Сиенец поднимает голову. Думает, отвечать ли. Принимает решение.
— Я не могу вам рассказать о существе дела, простите. У меня недавно умер коллега. Он оставил работу незаконченной, очень нужную работу, важную и для меня. От его успеха многое зависело — в будущем — а время ушло и поправить все можно было только чудом. Я попробовал получить это чудо — и заодно выяснить, возможны ли такие вещи и приобретаются ли они по допустимой цене. Ответ меня, признаться, огорошил и очень испугал. Кстати, то, что вы видите, это… легкий побочный эффект. Если бы все пошло по моим расчетам, я бы умер. Понимаете, друг мой, оказалось, что нам следует благодарить Бога за Трибунал и за то, что наши чернокнижники — бездарные злые дураки без малейших проблесков научного мышления.

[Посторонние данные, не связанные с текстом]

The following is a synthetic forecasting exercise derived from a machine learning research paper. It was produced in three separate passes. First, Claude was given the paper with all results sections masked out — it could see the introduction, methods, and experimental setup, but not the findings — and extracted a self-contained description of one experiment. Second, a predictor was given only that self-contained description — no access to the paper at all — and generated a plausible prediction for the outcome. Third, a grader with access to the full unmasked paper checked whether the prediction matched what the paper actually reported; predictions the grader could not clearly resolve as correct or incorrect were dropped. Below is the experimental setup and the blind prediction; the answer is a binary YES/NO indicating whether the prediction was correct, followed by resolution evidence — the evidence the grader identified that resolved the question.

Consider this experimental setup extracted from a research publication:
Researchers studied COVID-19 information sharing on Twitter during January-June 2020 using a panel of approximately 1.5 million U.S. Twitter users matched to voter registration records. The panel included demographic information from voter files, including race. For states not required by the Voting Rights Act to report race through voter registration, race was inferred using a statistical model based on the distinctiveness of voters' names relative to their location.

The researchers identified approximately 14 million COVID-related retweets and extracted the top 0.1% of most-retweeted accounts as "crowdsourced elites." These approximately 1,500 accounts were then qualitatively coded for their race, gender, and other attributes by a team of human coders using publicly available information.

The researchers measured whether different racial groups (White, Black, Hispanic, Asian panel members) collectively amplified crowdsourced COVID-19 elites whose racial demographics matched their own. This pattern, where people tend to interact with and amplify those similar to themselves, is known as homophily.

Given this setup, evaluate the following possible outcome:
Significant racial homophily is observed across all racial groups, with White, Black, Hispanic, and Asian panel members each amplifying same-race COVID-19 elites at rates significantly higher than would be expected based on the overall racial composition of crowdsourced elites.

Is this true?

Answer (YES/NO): NO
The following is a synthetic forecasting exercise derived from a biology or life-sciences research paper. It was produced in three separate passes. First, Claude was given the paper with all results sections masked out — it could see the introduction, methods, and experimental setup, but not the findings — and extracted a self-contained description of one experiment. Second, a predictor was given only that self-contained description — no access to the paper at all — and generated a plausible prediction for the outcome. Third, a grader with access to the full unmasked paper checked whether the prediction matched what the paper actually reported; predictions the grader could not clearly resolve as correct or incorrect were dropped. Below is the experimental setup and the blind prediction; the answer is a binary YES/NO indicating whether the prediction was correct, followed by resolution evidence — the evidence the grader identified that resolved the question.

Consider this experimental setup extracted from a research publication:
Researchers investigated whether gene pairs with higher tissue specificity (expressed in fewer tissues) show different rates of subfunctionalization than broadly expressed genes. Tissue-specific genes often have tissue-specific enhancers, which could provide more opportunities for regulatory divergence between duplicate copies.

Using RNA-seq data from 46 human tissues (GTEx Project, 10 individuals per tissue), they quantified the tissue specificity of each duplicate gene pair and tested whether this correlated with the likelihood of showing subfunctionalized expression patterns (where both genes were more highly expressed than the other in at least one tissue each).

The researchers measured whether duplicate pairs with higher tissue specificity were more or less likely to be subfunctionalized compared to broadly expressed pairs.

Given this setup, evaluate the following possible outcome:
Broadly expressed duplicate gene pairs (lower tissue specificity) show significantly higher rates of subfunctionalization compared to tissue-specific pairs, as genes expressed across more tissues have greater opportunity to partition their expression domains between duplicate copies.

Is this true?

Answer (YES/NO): NO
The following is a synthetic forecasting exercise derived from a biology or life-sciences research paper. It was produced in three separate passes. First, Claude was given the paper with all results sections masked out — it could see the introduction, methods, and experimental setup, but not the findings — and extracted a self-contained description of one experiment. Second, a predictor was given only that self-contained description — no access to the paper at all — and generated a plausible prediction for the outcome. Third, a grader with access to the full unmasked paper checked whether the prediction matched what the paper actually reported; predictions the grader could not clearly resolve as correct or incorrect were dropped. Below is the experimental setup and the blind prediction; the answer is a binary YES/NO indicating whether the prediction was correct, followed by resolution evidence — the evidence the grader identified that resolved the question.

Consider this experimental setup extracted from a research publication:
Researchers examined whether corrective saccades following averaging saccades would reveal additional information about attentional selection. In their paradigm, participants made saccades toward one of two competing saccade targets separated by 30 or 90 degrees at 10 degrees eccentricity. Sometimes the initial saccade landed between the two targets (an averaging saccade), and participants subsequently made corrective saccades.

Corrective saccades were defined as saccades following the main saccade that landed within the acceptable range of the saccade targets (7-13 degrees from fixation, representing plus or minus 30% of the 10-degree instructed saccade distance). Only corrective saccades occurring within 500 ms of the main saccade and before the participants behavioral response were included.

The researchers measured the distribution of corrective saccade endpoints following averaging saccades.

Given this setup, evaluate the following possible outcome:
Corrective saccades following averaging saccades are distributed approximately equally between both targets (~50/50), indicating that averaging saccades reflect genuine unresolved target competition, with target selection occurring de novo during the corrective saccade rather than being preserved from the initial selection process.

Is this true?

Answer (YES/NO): NO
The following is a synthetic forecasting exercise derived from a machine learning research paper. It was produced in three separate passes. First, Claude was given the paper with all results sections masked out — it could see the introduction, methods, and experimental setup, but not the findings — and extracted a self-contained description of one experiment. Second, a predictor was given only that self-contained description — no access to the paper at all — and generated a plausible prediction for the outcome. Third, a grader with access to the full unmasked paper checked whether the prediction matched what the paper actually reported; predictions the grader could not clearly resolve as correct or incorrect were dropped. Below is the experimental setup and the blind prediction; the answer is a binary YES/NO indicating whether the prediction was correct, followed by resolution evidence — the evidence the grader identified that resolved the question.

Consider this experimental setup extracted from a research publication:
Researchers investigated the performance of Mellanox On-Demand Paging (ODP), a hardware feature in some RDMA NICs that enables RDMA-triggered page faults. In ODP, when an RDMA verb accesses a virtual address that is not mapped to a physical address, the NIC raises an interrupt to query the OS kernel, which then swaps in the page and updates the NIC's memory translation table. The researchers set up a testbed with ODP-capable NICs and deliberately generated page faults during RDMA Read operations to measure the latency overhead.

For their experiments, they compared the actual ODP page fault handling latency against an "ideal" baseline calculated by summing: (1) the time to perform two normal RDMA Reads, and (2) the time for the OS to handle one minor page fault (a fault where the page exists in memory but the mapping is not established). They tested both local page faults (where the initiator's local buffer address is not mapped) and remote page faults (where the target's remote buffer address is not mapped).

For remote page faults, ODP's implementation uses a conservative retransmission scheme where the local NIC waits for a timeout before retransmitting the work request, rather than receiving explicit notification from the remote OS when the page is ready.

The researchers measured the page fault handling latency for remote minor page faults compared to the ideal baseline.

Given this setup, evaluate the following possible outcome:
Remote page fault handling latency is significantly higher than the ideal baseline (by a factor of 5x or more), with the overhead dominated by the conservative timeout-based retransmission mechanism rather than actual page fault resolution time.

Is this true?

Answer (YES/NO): YES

— У меня тоже нет никакого научного мышления, — вздохнул Альфонсо. — Я запоминаю прочитанное, но не больше, а если разные книги противоречат друг другу — оставляю разбираться тем, кто лучше сведущ, таким, как вы. Но я… но мне показалось, что наши чернокнижники просто находятся в плену привычки. Чего можно просить у Сатаны? Разумеется, чего-нибудь, так или иначе приводящего к впадению в смертный грех. Не исцеления же дядюшки, от которого ждешь наследства. А этой силе… Сатана она или не Сатана, все равно. Был бы корм. И так можно сделать все, что угодно.
— Вы почти правы. Ей, как выяснилось, не все равно — в том смысле, что есть мера зла и бедствия, которая ей явным образом неугодна. Но приобретаемое при помощи такого зла могущество тоже крайне велико. Можно… разрушить вражескую столицу. Или вражескую страну, буквально. Нет, я этого не делал, меня… по существу, меня позвали на помощь. Эта сила, кажется, не может хотеть сама, не способна действовать без чужой воли. Ей нужен был кто-то, кто пожелал бы отвести беду.
Зло и бедствие, и вражеская столица… или страна. И время отъезда синьора Петруччи из города, и то, что он явным образом обращался к этому невесть чему. Бедствие… обрывки разговоров у Его Святейшества, в которые, для разнообразия, не посвящали и любимую дочь. Глава ромского Трибунала, машущий рукавами одеяния, как перепуганная курица крыльями — это было еще летом. Это слово тоже звучало, взлетая над сдержанным
Синьор Бартоломео уехал из Ромы дня за три-четыре до Великой Бури.
— Вы?.. — и осекся: может быть, лучше не спрашивать, не знать?
— Не вполне я, — усмехается сиенец, — Вернее, почти не я. Я только пожелал, чтобы не случилось того, что должно было произойти. И произошло другое, куда менее страшное. Теперь вы понимаете, почему я был рад гостю? Я бы обрадовался… кому угодно.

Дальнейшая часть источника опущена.